[Given request] Transcribe the router bit thread below between "Even though this" and "second to none).", inclusive.

-- start of Page extract --

Even though this thread is 6 years old, it is still relevant.

So here's my take…

I have mostly Freud, Whiteside, and MLCS.

I like the Freud bits best. They are ridiculously sharp. The Quadracut series bits are awesome.

The Whiteside bits are also nice, though to me, they don't feel quite as sharp as the Freuds. Build quality (bearing, weight, carbide etc. is second to none).

Either brand is totally fine. Half the reason I use Freud is because there is a Rockler 5 minutes down the street, whereas Woodcraft is 25 minutes away.


----------



## BurlyBob (Mar 13, 2012)

Whiteside…Made in USA and really great prices at Carbide processors.com


----------



## AlaskaGuy (Jan 29, 2012)

Whiteside are very good.


----------



## B4B (Sep 6, 2014)

Whiteside is made in the USA (at least the ones I bought). To me, that's something that matters. The dovetail bit I got was around $15 and was pricewise in the same range as other bits.

Can't comment yet on quality, as I haven't used it yet (I have to get my tablesaw working first!)


----------



## rwe2156 (May 7, 2014)

Ran about 35 kitchen cabinet doors out of hickory using Whiteside rail/stile bit.
The last cut was as good as the first.


----------



## timbertailor (Jul 2, 2014)

Price vs Performance, I use Freud.

Whiteside is more expensive, as is Eagle America but also make great router bits.


----------



## knotscott (Feb 27, 2009)

> Price vs Performance, I use Freud.

-- end of Page extract --
-- start of Recorded information --

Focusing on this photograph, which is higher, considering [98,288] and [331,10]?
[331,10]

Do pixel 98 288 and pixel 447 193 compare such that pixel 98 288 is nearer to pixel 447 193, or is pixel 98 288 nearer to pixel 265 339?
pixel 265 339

-- end of Recorded information --

[Written solution]
Even though this thread is 6 years old, it is still relevant.

So here's my take…

I have mostly Freud, Whiteside, and MLCS.

I like the Freud bits best. They are ridiculously sharp. The Quadracut series bits are awesome.

The Whiteside bits are also nice, though to me, they don't feel quite as sharp as the Freuds. Build quality (bearing, weight, carbide etc. is second to none).